Part IV – Liberal Democracy’s Greatest Challenge since Communism: Populism
22 July 2018
Since 2016 populism has become a political utility, allowing many unlikely, and often reprehensible, actors to gain power. While some movements have been more successful than others, experts and the public alike do not challenge whether populism has dominated the west. The United States, Italy, and Brexit are among the most cited. Yet, populists in both Poland and Hungary have created significant issues as well. The pressing question is why populism is so dangerous and how can it be resolved before liberal democracy is eroded?
To answer these questions, liberal democracy needs to be justified. Liberal democracy has brought power to the masses. Through establishing basic rights and freedoms that are supposed to be essentially untouchable and protected through an independent judiciary, it protects citizens from the most unjust violations of human rights. With representative democracy, citizens can freely vote for what political ideology they want to govern them, while not being consumed by the details and complexity of legislating policy. Further, these basic tenets have been expanded to guarantee citizens assurances such as free healthcare and education, the reduction of poverty, improved economics, and pursuit of a freer world. These institutions have been built slowly, but surely, spearheaded by rational thought stemming from the Enlightenment. To be sure, this is an over-simplification of liberal democracy, but its demonstrates the vitality of its institutions.
Populism offers an opposing ideology. Both strongman rule and the use of divisive issues to evoke emotion, rather than rational thought, are primary tenets. It also ignores the basic rights of out-groups and manipulates truth and free press. Recent populism has become strongly authoritarian, especially in Eastern Europe. While authoritarianism is often connected to populism, in Eastern Europe it is likely to be so popular due to Russian President Putin’s success in utilizing it.
Populism at its roots is a form of political tribalism. This along with its authoritarian leanings pose the greatest danger to liberal democracy. Authoritarianism is the political opposite of liberal democracy, while political tribalism is used as a transitional tool. By dividing the public on issues held at a tribal level, that is, when one identifies an issue as belonging to them at a personal, almost innate level and perceive it as unchangeable. There will be more on this below.
There have been two core explanations for populism’s rise. The first is economic decline. Interestingly, populism was not an immediate response to the Great Recession. Rather, it built slowly over each passing election cycle.
Economics can only be partially blamed though. Economies have rebounded and surpassed their pre-financial crisis numbers. It is particular parts of the economy that have shrank, creating the unrest. In the United States manufacturing and coal mining are classic examples of this. Many of these workers, male and relatively uneducated, play an important role in the rise of populism. This is a by-product of globalization. Overall, globalization has benefitted all countries involved, but in many modern democracies such as ones affected by populism, a small, but politically significant group has become unemployed.

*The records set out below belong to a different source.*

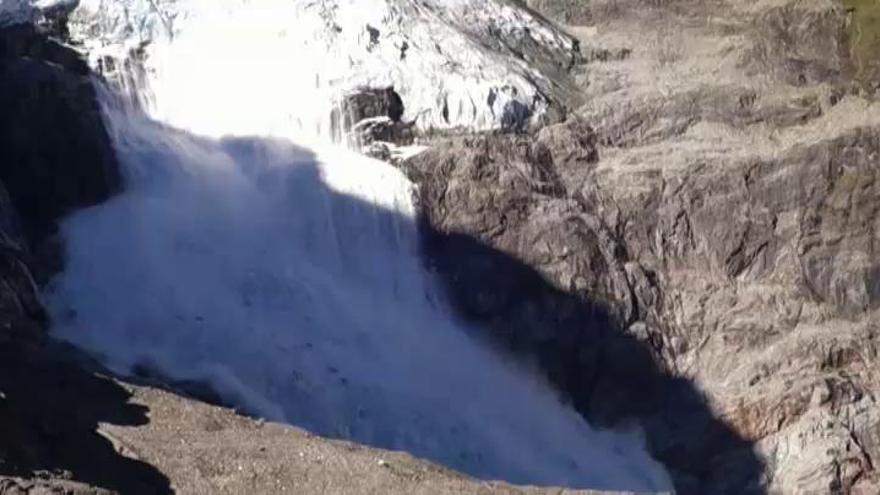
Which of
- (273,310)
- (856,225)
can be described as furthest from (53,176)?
(856,225)

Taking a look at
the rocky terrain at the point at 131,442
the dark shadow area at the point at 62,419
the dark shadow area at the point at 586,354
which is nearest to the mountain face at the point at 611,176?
the dark shadow area at the point at 586,354

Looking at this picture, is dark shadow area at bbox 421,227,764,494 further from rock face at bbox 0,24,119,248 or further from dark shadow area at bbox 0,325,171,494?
dark shadow area at bbox 0,325,171,494

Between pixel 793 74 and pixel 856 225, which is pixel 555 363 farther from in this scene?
pixel 793 74

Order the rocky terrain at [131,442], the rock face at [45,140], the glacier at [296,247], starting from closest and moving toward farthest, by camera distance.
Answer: the rocky terrain at [131,442]
the glacier at [296,247]
the rock face at [45,140]

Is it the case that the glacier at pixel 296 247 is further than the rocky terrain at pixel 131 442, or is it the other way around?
the glacier at pixel 296 247

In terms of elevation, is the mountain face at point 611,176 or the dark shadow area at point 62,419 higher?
the dark shadow area at point 62,419

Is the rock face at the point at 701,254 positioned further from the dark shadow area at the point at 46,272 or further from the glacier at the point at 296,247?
the dark shadow area at the point at 46,272

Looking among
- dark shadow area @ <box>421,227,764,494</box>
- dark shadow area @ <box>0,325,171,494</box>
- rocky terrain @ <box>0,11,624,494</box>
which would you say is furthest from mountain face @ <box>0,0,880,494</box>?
dark shadow area @ <box>0,325,171,494</box>

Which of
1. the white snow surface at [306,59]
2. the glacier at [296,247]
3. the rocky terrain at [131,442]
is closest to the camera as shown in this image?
the rocky terrain at [131,442]
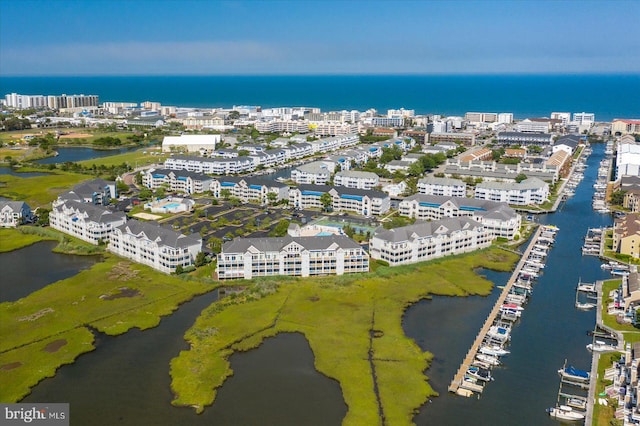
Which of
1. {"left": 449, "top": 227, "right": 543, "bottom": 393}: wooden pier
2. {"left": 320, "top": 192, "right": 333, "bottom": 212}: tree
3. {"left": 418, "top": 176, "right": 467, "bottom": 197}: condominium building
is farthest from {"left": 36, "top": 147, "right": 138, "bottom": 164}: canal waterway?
{"left": 449, "top": 227, "right": 543, "bottom": 393}: wooden pier

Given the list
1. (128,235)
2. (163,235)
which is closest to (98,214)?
(128,235)

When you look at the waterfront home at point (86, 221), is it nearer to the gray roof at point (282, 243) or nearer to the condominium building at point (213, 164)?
the gray roof at point (282, 243)

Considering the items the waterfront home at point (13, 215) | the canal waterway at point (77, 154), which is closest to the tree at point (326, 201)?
the waterfront home at point (13, 215)

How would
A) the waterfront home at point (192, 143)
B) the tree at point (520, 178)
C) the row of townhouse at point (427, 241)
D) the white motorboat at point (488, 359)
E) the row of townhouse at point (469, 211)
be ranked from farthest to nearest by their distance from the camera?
the waterfront home at point (192, 143)
the tree at point (520, 178)
the row of townhouse at point (469, 211)
the row of townhouse at point (427, 241)
the white motorboat at point (488, 359)

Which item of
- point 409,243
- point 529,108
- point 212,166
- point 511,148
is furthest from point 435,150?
point 529,108

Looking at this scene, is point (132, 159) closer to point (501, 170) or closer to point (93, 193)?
point (93, 193)

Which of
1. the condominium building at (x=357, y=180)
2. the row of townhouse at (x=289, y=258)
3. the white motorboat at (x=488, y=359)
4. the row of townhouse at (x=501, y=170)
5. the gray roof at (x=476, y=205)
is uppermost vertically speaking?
the row of townhouse at (x=501, y=170)

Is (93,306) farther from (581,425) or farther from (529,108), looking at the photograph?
(529,108)
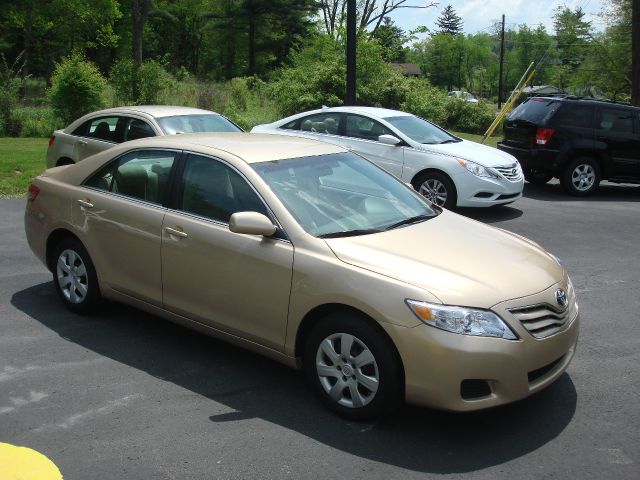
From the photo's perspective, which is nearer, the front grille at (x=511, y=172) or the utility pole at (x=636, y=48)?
the front grille at (x=511, y=172)

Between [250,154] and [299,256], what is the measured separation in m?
1.08

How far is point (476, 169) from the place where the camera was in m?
10.9

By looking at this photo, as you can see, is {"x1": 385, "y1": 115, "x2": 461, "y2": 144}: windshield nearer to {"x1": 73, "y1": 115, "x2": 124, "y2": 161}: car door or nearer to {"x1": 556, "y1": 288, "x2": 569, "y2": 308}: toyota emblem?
{"x1": 73, "y1": 115, "x2": 124, "y2": 161}: car door

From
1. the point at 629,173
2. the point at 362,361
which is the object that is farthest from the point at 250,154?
the point at 629,173

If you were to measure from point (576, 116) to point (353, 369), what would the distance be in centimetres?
1084

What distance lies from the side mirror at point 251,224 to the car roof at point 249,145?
0.65m

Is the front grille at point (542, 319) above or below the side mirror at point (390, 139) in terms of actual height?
below

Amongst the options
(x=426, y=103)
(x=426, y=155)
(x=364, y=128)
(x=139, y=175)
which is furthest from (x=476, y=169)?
(x=426, y=103)

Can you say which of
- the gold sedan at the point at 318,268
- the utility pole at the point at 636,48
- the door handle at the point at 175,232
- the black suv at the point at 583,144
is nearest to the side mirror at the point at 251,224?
the gold sedan at the point at 318,268

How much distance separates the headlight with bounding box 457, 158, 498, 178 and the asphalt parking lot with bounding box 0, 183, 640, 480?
4697mm

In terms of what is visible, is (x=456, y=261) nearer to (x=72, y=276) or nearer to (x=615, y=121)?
(x=72, y=276)

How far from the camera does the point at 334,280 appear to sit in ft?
14.2

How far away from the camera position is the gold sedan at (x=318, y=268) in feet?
13.4

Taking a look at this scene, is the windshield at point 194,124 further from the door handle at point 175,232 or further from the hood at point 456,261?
the hood at point 456,261
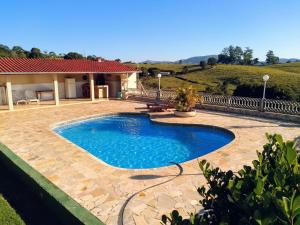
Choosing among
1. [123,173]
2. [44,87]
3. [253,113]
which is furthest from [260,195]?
[44,87]

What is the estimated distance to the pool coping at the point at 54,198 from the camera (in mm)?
5070

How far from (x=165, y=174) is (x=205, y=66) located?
5556cm

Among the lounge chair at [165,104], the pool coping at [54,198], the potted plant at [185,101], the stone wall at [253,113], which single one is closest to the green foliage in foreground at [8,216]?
the pool coping at [54,198]

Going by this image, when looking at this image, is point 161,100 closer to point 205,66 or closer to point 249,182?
point 249,182

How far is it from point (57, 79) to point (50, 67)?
2.44 meters

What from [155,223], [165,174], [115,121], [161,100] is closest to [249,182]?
[155,223]

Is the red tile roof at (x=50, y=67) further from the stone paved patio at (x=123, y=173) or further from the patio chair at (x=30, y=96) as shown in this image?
the stone paved patio at (x=123, y=173)

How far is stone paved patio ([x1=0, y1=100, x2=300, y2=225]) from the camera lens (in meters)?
5.70

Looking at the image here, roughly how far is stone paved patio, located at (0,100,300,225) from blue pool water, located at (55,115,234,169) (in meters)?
1.10

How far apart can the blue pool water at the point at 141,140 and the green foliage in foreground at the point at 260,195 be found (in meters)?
7.25

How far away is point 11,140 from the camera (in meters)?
11.1

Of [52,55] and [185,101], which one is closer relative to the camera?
[185,101]

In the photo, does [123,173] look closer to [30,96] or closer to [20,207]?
[20,207]

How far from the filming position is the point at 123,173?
24.9 ft
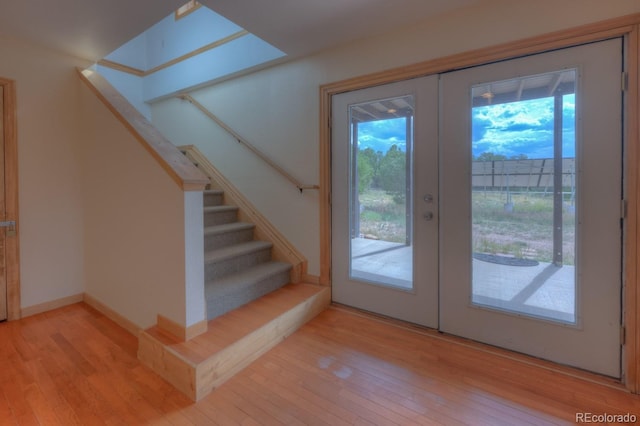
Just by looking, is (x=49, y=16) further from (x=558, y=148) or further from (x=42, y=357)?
(x=558, y=148)

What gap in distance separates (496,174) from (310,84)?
5.67 feet

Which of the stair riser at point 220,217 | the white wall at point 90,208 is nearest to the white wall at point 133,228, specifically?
the white wall at point 90,208

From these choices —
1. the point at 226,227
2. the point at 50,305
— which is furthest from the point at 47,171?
the point at 226,227

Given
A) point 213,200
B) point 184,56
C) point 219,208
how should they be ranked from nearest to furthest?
point 219,208 < point 213,200 < point 184,56

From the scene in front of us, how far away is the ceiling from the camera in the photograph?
1.94 meters

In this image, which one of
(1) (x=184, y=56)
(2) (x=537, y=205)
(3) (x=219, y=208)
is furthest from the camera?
(1) (x=184, y=56)

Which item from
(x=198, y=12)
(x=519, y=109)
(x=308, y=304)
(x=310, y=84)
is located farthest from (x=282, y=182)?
(x=198, y=12)

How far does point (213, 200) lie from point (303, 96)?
1.52 meters

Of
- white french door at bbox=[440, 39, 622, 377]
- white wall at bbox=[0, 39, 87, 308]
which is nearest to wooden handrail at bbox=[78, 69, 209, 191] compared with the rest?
white wall at bbox=[0, 39, 87, 308]

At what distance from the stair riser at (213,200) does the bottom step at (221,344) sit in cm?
141

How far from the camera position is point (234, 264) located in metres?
2.56

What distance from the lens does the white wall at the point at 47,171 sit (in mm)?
2438

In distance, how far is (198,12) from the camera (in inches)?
136

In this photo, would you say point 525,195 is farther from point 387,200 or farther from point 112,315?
point 112,315
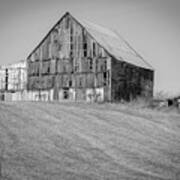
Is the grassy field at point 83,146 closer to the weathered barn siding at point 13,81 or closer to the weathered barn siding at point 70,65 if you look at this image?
the weathered barn siding at point 70,65

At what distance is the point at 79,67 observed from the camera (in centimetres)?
3616

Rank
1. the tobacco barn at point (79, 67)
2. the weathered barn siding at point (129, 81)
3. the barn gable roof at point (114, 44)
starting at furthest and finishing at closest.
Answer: the barn gable roof at point (114, 44)
the weathered barn siding at point (129, 81)
the tobacco barn at point (79, 67)

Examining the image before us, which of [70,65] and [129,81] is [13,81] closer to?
[70,65]

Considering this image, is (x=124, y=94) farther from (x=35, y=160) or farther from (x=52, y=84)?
(x=35, y=160)

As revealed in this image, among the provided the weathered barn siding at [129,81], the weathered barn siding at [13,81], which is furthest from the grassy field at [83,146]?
the weathered barn siding at [13,81]

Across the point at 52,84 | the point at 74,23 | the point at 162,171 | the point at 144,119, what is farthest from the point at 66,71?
the point at 162,171

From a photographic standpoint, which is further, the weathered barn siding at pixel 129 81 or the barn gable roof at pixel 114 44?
the barn gable roof at pixel 114 44

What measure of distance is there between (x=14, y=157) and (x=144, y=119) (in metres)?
10.2

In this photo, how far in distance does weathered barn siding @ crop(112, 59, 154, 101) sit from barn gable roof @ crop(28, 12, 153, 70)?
0.59 metres

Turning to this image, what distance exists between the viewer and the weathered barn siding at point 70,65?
116 ft

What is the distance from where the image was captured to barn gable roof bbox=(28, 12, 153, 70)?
36531mm

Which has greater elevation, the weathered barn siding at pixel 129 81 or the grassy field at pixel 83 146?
the weathered barn siding at pixel 129 81

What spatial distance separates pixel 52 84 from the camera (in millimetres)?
37250

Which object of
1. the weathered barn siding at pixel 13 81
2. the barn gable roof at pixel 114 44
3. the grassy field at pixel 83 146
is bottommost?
the grassy field at pixel 83 146
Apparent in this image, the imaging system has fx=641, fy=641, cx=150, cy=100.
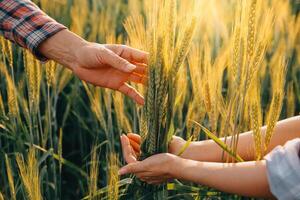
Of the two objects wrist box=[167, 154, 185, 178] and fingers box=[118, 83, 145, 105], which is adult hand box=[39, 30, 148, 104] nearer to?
fingers box=[118, 83, 145, 105]

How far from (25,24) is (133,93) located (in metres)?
0.37

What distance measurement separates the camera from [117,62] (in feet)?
5.21

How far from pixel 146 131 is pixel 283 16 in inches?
49.6

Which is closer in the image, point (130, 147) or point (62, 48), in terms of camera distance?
point (130, 147)

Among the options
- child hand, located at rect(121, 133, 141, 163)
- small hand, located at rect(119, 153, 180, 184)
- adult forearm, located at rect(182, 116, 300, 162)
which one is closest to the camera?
small hand, located at rect(119, 153, 180, 184)

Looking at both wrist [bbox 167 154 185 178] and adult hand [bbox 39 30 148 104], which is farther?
adult hand [bbox 39 30 148 104]

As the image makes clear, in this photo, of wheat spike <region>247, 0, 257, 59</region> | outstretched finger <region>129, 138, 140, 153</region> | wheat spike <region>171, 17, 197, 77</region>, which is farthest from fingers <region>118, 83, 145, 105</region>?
wheat spike <region>247, 0, 257, 59</region>

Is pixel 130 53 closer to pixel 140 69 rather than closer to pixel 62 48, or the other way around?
pixel 140 69

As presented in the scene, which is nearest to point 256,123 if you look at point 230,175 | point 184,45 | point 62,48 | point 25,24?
point 230,175

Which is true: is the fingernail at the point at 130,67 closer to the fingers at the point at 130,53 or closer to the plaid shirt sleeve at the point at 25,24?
the fingers at the point at 130,53

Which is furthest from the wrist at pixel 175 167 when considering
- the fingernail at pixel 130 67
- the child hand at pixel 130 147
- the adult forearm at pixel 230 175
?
the fingernail at pixel 130 67

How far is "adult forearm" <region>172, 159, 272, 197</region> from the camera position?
1.40 m

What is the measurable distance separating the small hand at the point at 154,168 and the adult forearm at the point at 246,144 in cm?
28

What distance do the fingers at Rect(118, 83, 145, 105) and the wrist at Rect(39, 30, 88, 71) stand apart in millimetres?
154
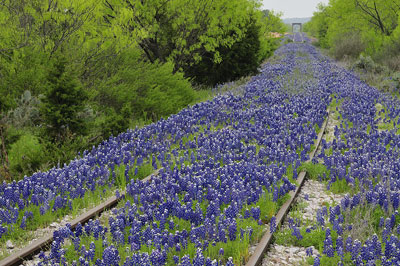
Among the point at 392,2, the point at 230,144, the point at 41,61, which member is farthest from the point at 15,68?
the point at 392,2

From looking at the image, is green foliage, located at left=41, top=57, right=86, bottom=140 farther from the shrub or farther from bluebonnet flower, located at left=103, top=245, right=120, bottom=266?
the shrub

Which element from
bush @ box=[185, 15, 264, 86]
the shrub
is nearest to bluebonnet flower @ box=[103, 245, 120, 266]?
bush @ box=[185, 15, 264, 86]

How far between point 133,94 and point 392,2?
898 inches

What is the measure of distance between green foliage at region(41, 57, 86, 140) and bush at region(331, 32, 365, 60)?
3054 centimetres

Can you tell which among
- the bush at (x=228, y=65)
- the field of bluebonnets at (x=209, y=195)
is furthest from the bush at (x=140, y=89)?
the bush at (x=228, y=65)

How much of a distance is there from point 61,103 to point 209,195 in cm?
518

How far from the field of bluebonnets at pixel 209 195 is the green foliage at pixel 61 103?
3.61 ft

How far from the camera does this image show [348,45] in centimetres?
3681

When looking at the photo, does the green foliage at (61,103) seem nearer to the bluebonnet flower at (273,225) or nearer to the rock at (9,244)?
the rock at (9,244)

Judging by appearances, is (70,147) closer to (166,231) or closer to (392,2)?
(166,231)

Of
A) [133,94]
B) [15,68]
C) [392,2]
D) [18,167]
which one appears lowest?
[18,167]

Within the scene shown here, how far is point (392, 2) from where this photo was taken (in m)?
Result: 28.3

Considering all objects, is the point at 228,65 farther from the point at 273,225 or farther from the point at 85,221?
the point at 273,225

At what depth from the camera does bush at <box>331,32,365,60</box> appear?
35188 millimetres
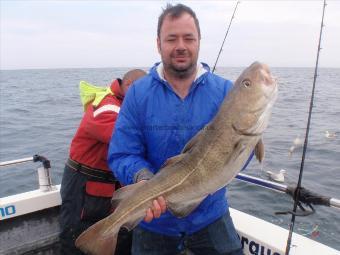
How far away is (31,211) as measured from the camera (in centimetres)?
488

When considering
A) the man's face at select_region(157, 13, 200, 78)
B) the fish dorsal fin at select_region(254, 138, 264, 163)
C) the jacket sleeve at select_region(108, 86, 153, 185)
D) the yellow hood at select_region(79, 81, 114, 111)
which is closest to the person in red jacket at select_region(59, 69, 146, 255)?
the yellow hood at select_region(79, 81, 114, 111)

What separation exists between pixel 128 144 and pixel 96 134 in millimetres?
1045

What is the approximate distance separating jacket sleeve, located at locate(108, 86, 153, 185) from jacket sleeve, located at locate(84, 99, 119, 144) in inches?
32.5

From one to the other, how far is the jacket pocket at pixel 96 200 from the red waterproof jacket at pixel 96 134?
0.20 m

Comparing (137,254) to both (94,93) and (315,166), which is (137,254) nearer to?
(94,93)

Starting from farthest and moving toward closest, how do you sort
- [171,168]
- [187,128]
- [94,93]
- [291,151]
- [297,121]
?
[297,121], [291,151], [94,93], [187,128], [171,168]

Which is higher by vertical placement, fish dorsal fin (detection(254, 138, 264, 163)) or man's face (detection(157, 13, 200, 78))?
man's face (detection(157, 13, 200, 78))

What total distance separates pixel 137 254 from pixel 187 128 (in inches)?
47.2

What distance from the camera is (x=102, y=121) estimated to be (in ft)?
13.8

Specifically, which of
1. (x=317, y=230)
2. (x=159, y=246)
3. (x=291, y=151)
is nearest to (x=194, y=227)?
(x=159, y=246)

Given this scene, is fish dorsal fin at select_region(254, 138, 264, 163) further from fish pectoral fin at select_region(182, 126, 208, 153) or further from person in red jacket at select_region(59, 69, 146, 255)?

Globalization and economics are only a portion of the problem, and likely less important than social and cultural changes. Globalization has been affecting job distribution since the 1960s, but recent social movements that have empowered minorities, reducing the relative power of historically dominant white males have been brought to the forefront of politics. Many scholars are beginning to argue this, along with a greater acceptance of immigrants, has spread fear among the largely uneducated class of white males. Certainly others have the same sentiments, but it can be seen through polling data that uneducated, white males have the highest voting rates for populists. These are the sorts of tribal issues that have created significant divides.
If populism is a reaction by a population that feels the current system has both left them out of its economic rise and taken their social power away, how are they to be appeased? First, by recognizing that this group is largely uneducated, one can ascertain that better education is needed. Of course, it is wrong to leave any group out of the economic rise that modern technology and globalization has brought. There must be new policies to offset these economic changes. Part II and III of this report outlined some, including: education reform, subsidized post-secondary education, and retraining programs.
Secondly, protectors of liberal democracy must protect its institutions. The public must stand up against unlawful and immoral actions of populists, while conceding that democracies do include compromise. Minorities absolutely deserve the same treatment as white males at both the legal and cultural level. Yet, radical organizations and behaviour are not conducive to resolving the core issues. Rather, they support political polarization and unrest, which often encourage populism.
Populism has been a symptom of the democratic process for nearly its entire history. It is the sensationalism of modern media and polarization of effects of social media have led to such fanatical views of the current situation. The current situation is not out of liberal democrats’ hands, but they do have a duty. It has been the champions of democracy and the public’s distaste for such an authoritarian and divisive rule that has defeated it in the past and the same can be done now.